- Page
Many drugs on the market today contain at least one molecule that is chiral. Often only one of the configurations, or isomers, is effective in the body. In some cases, the other isomer may even be harmful. An example is the drug thalidomide, which consisted of two isomers: one of which helped pregnant women control nausea while the other caused damage to the developing fetus. In an effort to create safer, more effective drugs, drug manufacturers are looking for ways to produce purer substances that contain only the left- or right-handed isomer.

"Growing a pure crystal from nanoparticles is very challenging, and you may not even be able to get a crystal at all," said Jin, an assistant professor of chemistry in Carnegie's Mellon College of Science. "In the nanoparticle community, the crystal structures of only three nanoparticles have been reported."

"Because the spectrum is of opposite sign for each isomer, they cancel each other out and the net optical response is zero. This makes circular dichoism spectroscopy useless when it comes to determining the chirality of gold nanoparticles in 50/50 mixtures," said Gil, associate research professor of chemistry and director of the department of chemistry's NMR facility.

NMR spectroscopy takes advantage of the physical phenomenon wherein some nuclei wobble and spin like tops, emitting and absorbing a radiofrequency signal in a magnetic field, according to the researchers. By observing the behavior of these spinning nuclei, scientists can piece together the chemical structure of the compound.

Gil and Jin compared the NMR signal from the hydrogen atoms in a non-chiral gold nanoparticle with the NMR signal from the hydrogen atoms in chiral gold nanoparticle. The non-chiral nanoparticle's NMR spectrum did not reveal any differences, but the chiral nanoparticle's NMR spectrum revealed two different hydrogen signals, providing a simple and efficient way of telling whether the particle is chiral or not, even for a 50/50 mixture of isomers.

"NMR is an alternative—and very efficient—method for providing useful information about how the atoms in nanoparticles form the molecular structure. Because NMR can determine chirality in some cases, it can readily be used to determine the purity of a nanoparticle mixture," Jin said.

In current research, Jin and Qian are striving to turn their 50/50 mixture of right- and left-handed isomers into a pure solution of one or the other.

- Given problem 1
Edit the records, starting with the line containing "Intrinsic calibration constants" and going on through the line containing "What is the": write those lines out again with "camera" changed to "viewer" and everything else left the same.

- Data for the task
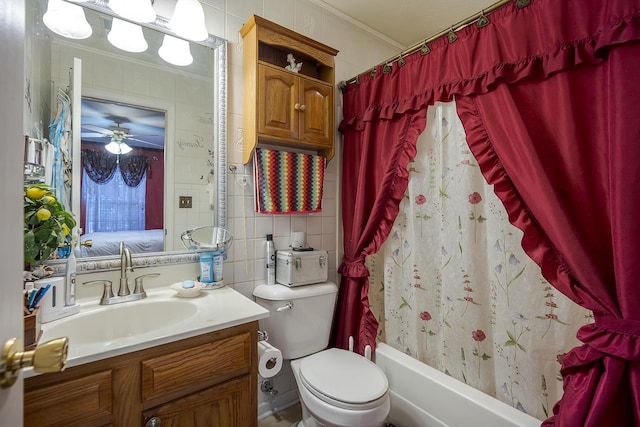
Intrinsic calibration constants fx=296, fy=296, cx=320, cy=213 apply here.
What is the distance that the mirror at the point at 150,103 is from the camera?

...

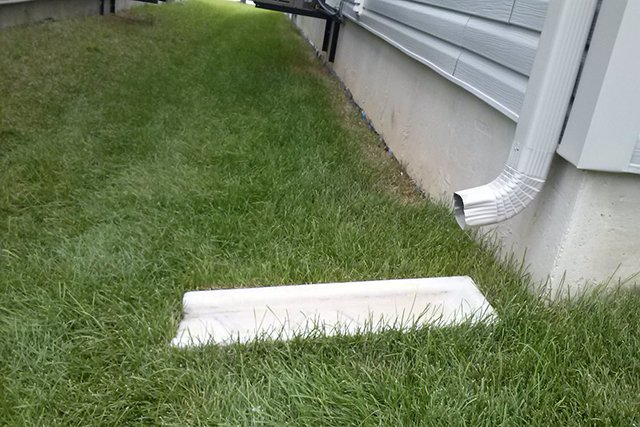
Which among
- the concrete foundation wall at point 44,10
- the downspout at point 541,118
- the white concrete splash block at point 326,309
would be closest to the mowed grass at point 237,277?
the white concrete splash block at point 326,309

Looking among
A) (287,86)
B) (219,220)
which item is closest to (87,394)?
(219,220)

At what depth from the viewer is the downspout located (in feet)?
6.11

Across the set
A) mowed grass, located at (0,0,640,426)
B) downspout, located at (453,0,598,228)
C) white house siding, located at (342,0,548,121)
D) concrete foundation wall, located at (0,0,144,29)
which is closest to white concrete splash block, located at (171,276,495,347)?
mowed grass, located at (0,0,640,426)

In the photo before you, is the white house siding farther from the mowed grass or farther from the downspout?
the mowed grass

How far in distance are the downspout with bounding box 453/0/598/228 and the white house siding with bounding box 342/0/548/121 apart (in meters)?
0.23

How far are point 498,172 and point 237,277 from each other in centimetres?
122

==

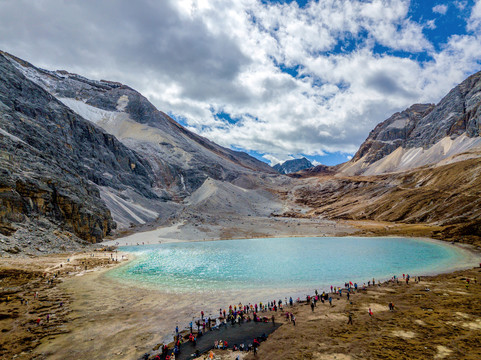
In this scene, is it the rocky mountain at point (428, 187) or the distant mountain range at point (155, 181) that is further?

- Given problem 2
Answer these questions using the article on chiral gold nanoparticles.
(a) Which drug is given as an example of one made of two isomers?
(b) According to Jin, how many nanoparticle crystal structures have been reported in the nanoparticle community?
(c) What facility does Gil direct?

- Answer 1
Intrinsic calibration constants fx=296, fy=296, cx=320, cy=213 apply here.
What is the distance that the mirror at the point at 150,103 is from the viewer?

- Answer 2
(a) Thalidomide
(b) Three
(c) The department of chemistry's NMR facility